Output all of the data exactly as it appears, but leave out any pictures it contains.

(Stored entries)
━━━━━━━━━━━━━━━━

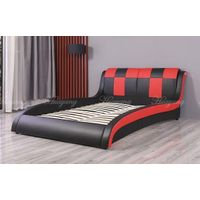 Double Color PU Bed Double Bed Bedroom Bed King Bed Sofa Bed Modern Bedroom Furniture thumbnail image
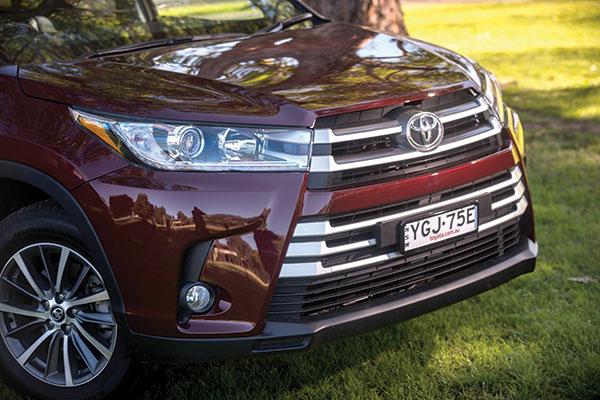 Toyota -Kluger -GXL-12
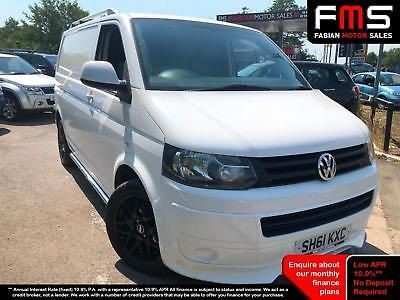 used VW Transporter T28 TDI in neath-south-wales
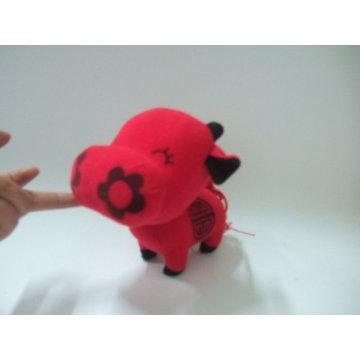 jouet de vache à fleur, jouet de bébé en peluche, jouet de boeuf en peluche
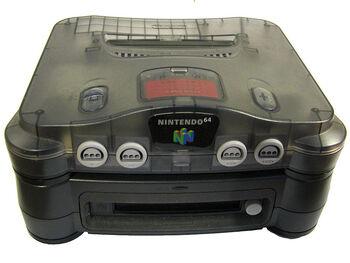 N64 64dd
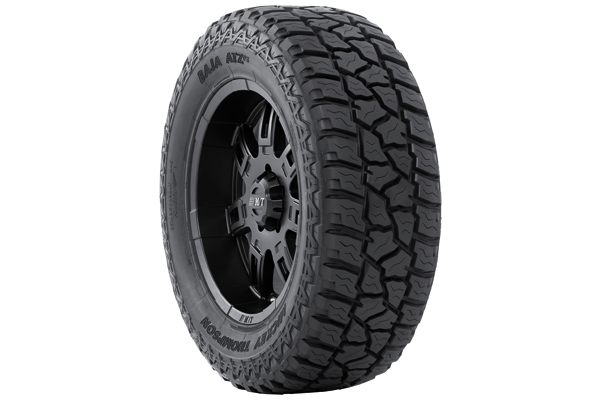mickey thompson baja atz p3 tires mounted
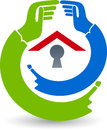 Safty house logo Royalty Free Stock Photo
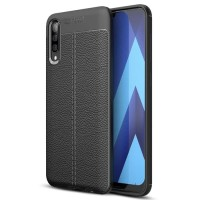 Samsung Galaxy A50 Softcase Motif Leather Silikon Back Soft Case Cover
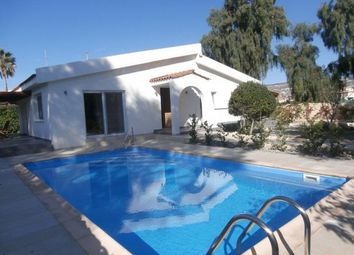 Thumbnail 4 bed bungalow for sale in Coral Bay, Paphos, Cyprus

━━━━━━━━━━━━━━━━

Result for this exercise:
 Double Color PU Bed Double Bed Bedroom Bed King Bed Sofa Bed Modern Bedroom Furniture thumbnail image
 Toyota -Kluger -GXL-12
 used VW Transporter T28 TDI in neath-south-wales
 jouet de vache à fleur, jouet de bébé en peluche, jouet de boeuf en peluche
 N64 64dd
mickey thompson baja atz p3 tires mounted
 Safty house logo Royalty Free Stock Photo
 Samsung Galaxy A50 Softcase Motif Leather Silikon Back Soft Case Cover
 Thumbnail 4 bed bungalow for sale in Coral Bay, Paphos, Cyprus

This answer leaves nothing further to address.